Problem details: Write out each of the lines below again, word for word. Leave out the pictures.
----------
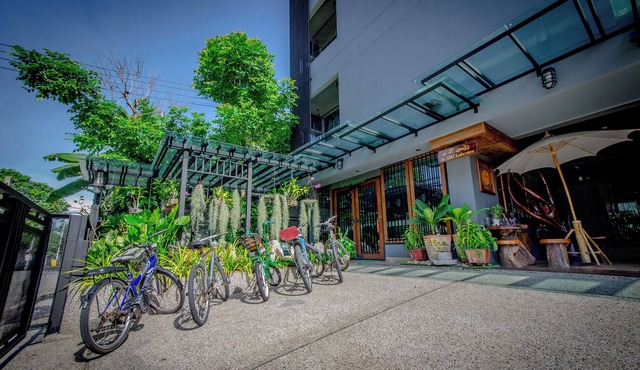 Hotel Near BKK airport, Family friendly, Good View & Quite Place, Nice & Clean.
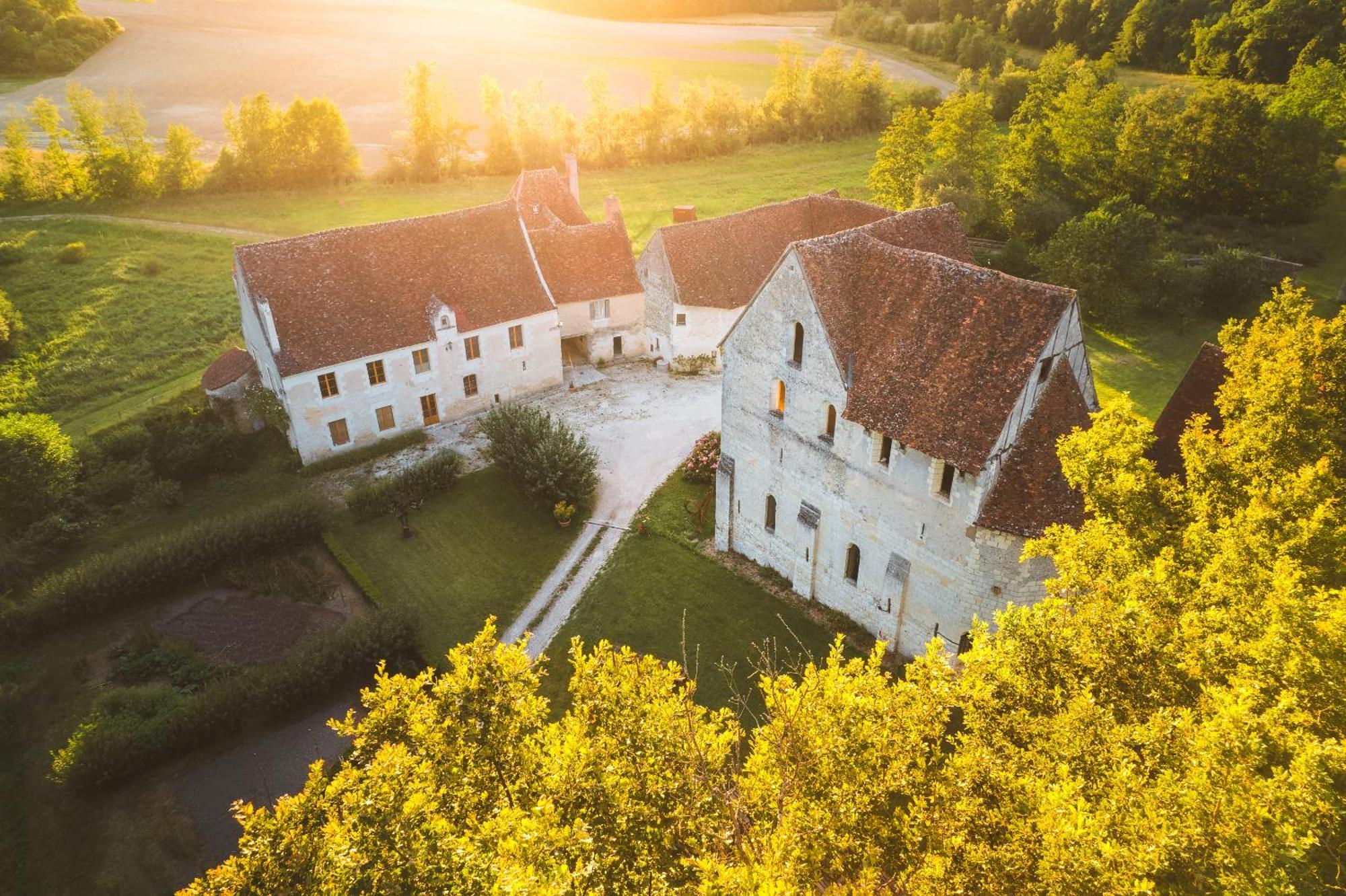 Chateau-Monastere De La Corroirie Montresor Bagian luar foto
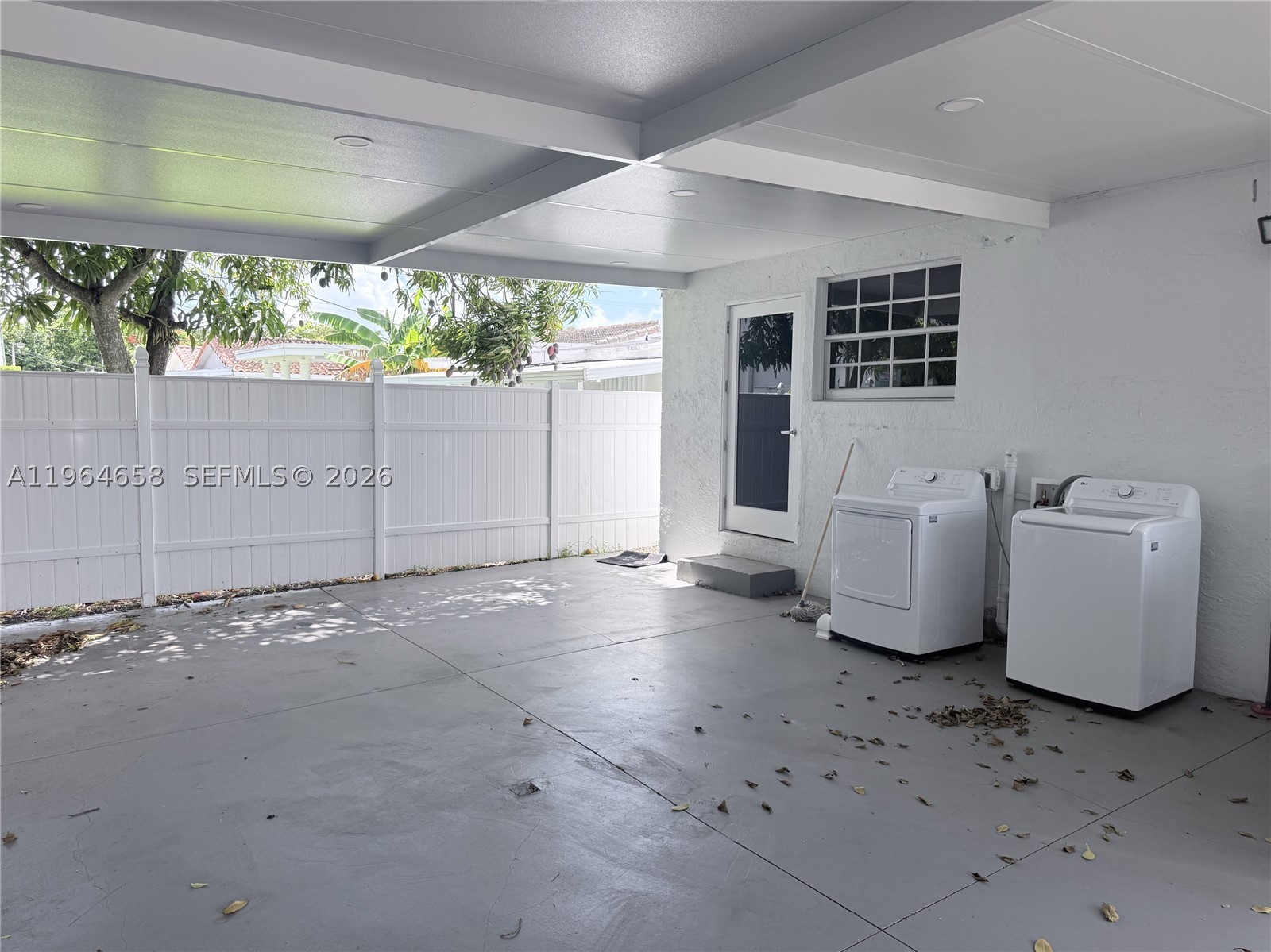 6829 SW 25th St, Miami FL 33155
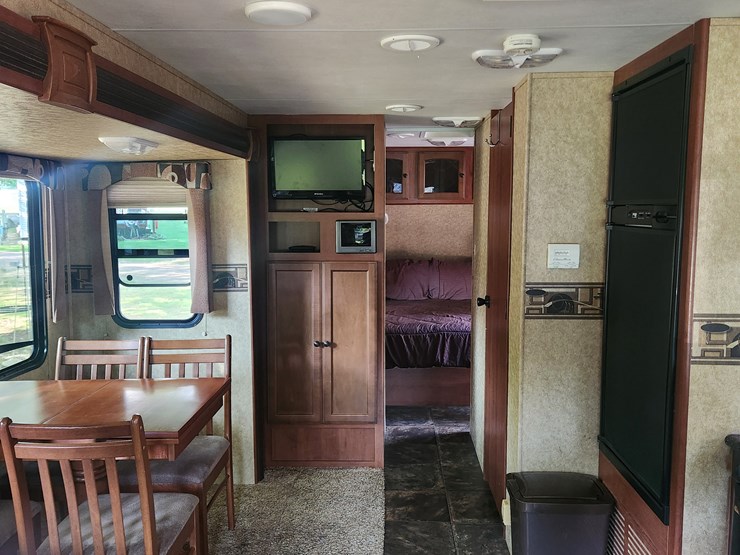 #3300-•-2012-north-trail-caliber-26lrss-camper-(has-mi-title)-(three-lakes,-wi)-image-34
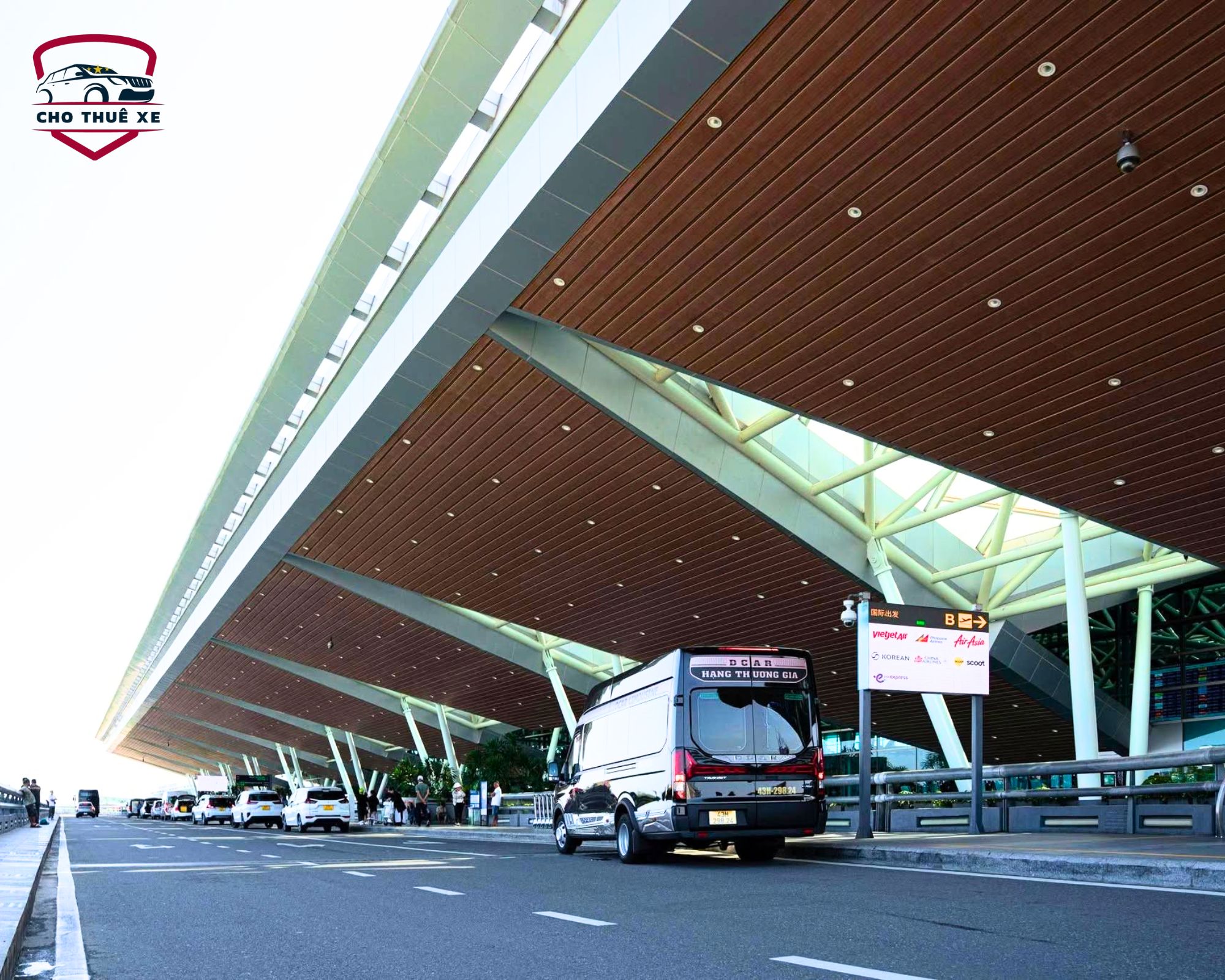 Tiễn khách ra sân bay với dịch vụ xe riêng tiện lợi, tài xế hỗ trợ hành lý và đảm bảo chuyến bay không bị lỡ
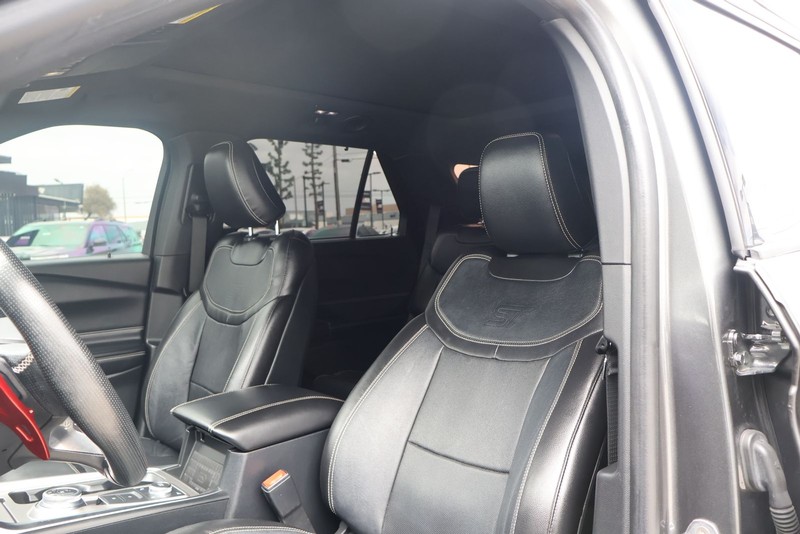 Ford Explorer Vehicle Full-screen Gallery Image 18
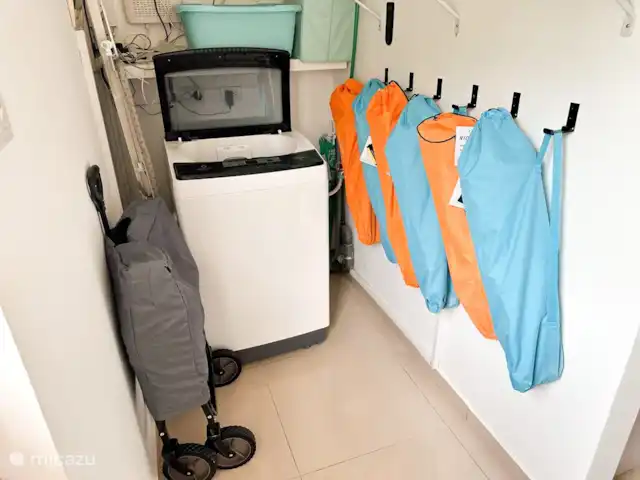 villa en Bonaire, Bonaire, Hato – villa perla Lavadora y cuarto de servicio equipado con sillas de playa para su uso.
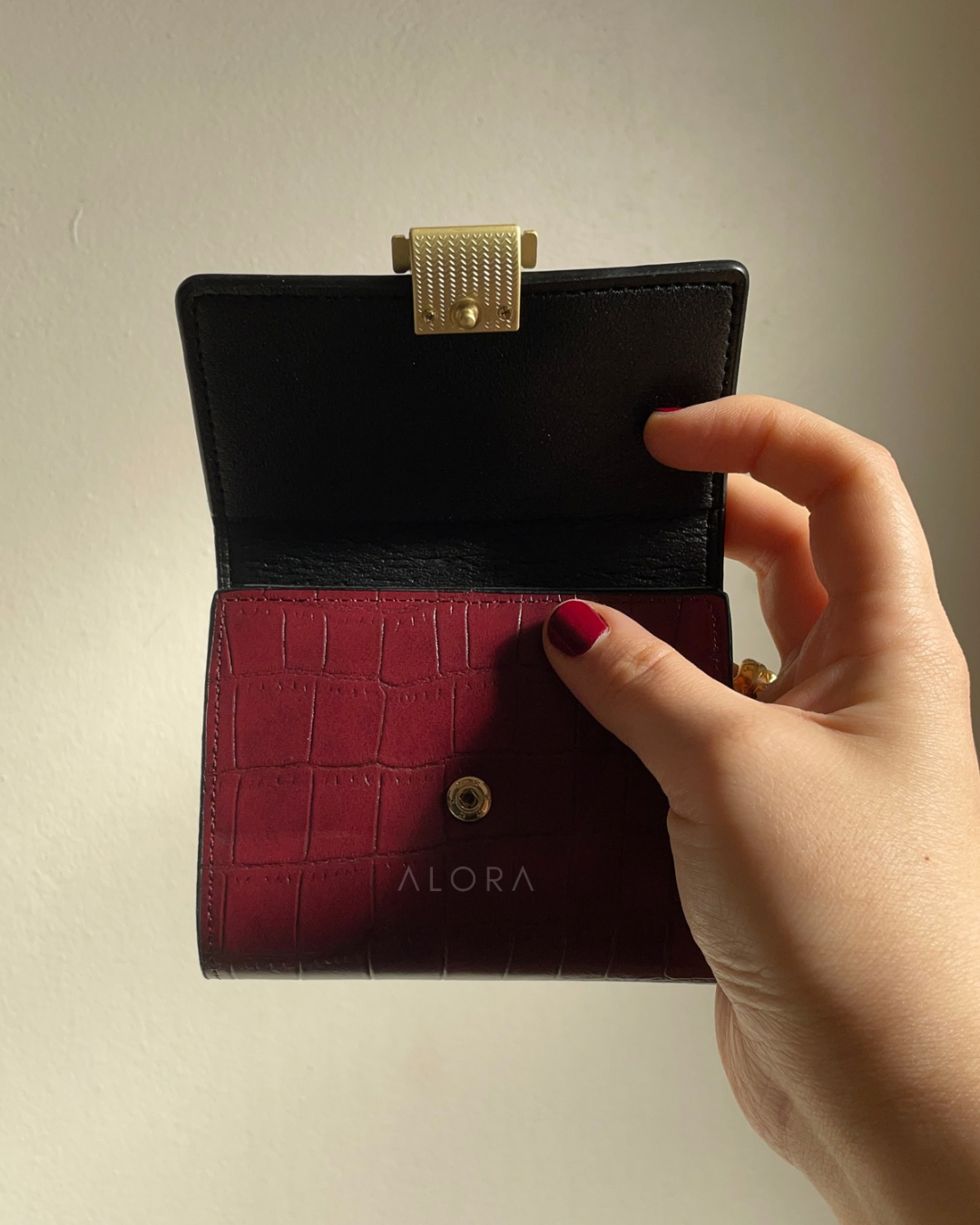 Olivia wallet | red, black & green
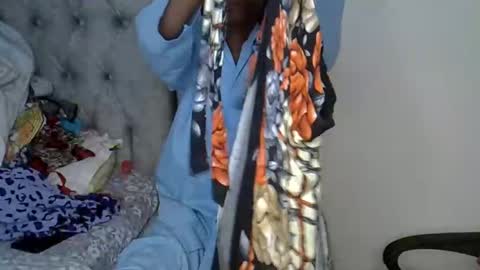 Snapshot of alexa_foxxie chatting on February 6, 11:42 am Alexa online show from February 6, 11:42 am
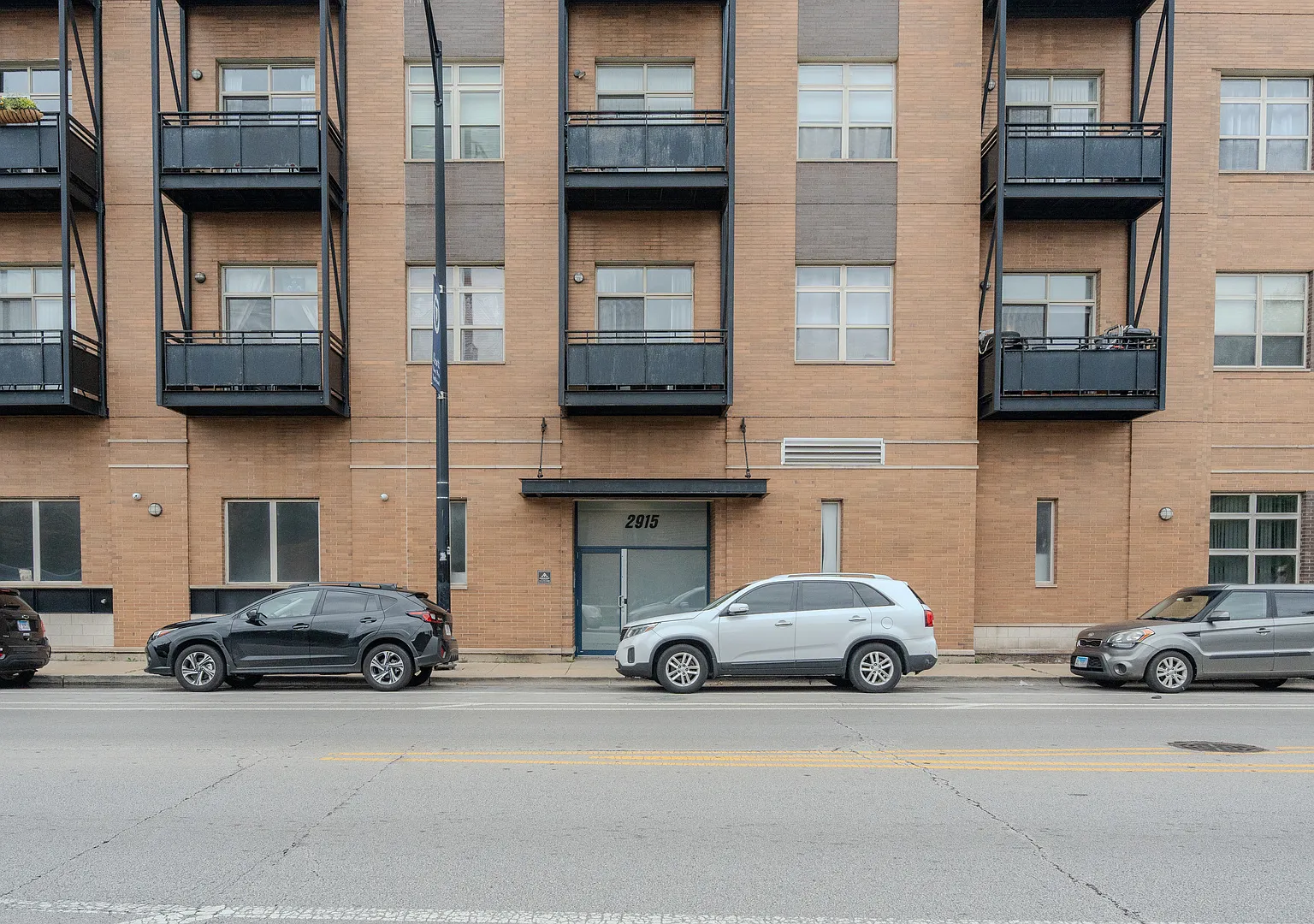 2 bed, $2,995 — Photo 1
----------
Answer space:
 Hotel Near BKK airport, Family friendly, Good View & Quite Place, Nice & Clean.
 Chateau-Monastere De La Corroirie Montresor Bagian luar foto
 6829 SW 25th St, Miami FL 33155
 #3300-•-2012-north-trail-caliber-26lrss-camper-(has-mi-title)-(three-lakes,-wi)-image-34
 Tiễn khách ra sân bay với dịch vụ xe riêng tiện lợi, tài xế hỗ trợ hành lý và đảm bảo chuyến bay không bị lỡ
 Ford Explorer Vehicle Full-screen Gallery Image 18
 villa en Bonaire, Bonaire, Hato – villa perla Lavadora y cuarto de servicio equipado con sillas de playa para su uso.
 Olivia wallet | red, black & green
 Snapshot of alexa_foxxie chatting on February 6, 11:42 am Alexa online show from February 6, 11:42 am
 2 bed, $2,995 — Photo 1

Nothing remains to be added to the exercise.